◆ What the task asks ◆
Reproduce all of the data exactly, with no line skipped.

◆ Data to use ◆

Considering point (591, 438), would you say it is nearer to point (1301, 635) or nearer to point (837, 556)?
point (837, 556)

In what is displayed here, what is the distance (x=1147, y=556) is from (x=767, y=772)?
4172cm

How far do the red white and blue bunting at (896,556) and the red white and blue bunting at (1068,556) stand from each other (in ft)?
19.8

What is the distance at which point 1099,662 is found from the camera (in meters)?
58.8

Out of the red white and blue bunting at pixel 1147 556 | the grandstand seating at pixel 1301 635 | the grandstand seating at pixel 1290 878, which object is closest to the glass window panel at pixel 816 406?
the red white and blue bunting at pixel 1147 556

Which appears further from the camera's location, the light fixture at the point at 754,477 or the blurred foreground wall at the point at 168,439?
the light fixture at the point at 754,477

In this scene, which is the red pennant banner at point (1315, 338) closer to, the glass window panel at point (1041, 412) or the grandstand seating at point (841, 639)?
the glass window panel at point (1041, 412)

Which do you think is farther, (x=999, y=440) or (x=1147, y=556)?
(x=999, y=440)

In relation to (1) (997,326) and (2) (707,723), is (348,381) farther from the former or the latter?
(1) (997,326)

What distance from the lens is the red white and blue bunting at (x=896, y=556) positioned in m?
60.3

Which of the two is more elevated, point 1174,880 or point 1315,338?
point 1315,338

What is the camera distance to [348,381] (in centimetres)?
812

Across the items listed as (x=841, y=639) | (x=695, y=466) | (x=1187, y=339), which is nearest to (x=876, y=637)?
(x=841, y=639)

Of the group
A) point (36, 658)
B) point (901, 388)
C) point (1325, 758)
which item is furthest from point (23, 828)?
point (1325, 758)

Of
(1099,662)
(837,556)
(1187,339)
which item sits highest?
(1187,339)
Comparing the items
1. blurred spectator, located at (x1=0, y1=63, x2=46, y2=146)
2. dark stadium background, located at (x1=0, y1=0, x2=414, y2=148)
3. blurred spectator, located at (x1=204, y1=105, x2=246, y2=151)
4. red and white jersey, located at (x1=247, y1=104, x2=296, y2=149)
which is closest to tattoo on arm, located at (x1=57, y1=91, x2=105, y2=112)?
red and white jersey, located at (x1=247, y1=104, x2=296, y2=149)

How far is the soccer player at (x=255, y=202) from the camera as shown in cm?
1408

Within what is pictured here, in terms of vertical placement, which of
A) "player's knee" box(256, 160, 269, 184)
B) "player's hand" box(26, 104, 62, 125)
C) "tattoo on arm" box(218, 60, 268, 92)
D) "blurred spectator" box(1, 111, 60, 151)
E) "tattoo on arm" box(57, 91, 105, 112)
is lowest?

◆ Full solution ◆
Considering point (591, 438), would you say it is nearer to point (1301, 635) or nearer to point (837, 556)?
point (837, 556)

In what is displayed here, what is the distance (x=1147, y=556) is from (x=767, y=772)?
4172cm

How far do the red white and blue bunting at (896,556) and the red white and blue bunting at (1068,556) stand from each other (in ft)?
19.8

What is the distance at which point 1099,662 is found from the camera (in meters)?
58.8

Out of the red white and blue bunting at pixel 1147 556 | the grandstand seating at pixel 1301 635 | the grandstand seating at pixel 1290 878, which object is closest to the glass window panel at pixel 816 406?
the red white and blue bunting at pixel 1147 556

Which appears further from the camera's location, the light fixture at the point at 754,477 or the blurred foreground wall at the point at 168,439?
the light fixture at the point at 754,477

In this scene, which is the red pennant banner at point (1315, 338) closer to, the glass window panel at point (1041, 412) or the grandstand seating at point (841, 639)?
the glass window panel at point (1041, 412)

Which do you think is farther, (x=999, y=440) or (x=1147, y=556)?
(x=999, y=440)

In relation to (1) (997,326) and (2) (707,723), is (348,381) farther from the former or the latter?
(1) (997,326)

What distance from the lens is the red white and blue bunting at (x=896, y=556) positioned in m?
60.3

Which of the two is more elevated, point 1174,880 or point 1315,338?
point 1315,338

What is the camera distance to [348,381] (in centimetres)?
812

Across the items listed as (x=841, y=639) | (x=695, y=466) | (x=1187, y=339), which is nearest to (x=876, y=637)?
(x=841, y=639)

Of the group
A) point (36, 658)
B) point (901, 388)
C) point (1325, 758)
which item is furthest from point (23, 828)?
point (1325, 758)

Of
(1099,662)
(837,556)
(1187,339)
which item sits highest?
(1187,339)
Comparing the items
1. blurred spectator, located at (x1=0, y1=63, x2=46, y2=146)
2. dark stadium background, located at (x1=0, y1=0, x2=414, y2=148)
3. blurred spectator, located at (x1=204, y1=105, x2=246, y2=151)
4. red and white jersey, located at (x1=247, y1=104, x2=296, y2=149)
which is closest to tattoo on arm, located at (x1=57, y1=91, x2=105, y2=112)?
red and white jersey, located at (x1=247, y1=104, x2=296, y2=149)

How far is the soccer player at (x=255, y=202) from the camera as shown in cm?
1408

Within what is pictured here, in terms of vertical placement, which of
A) "player's knee" box(256, 160, 269, 184)
B) "player's hand" box(26, 104, 62, 125)
C) "tattoo on arm" box(218, 60, 268, 92)
D) "blurred spectator" box(1, 111, 60, 151)
E) "tattoo on arm" box(57, 91, 105, 112)
is lowest?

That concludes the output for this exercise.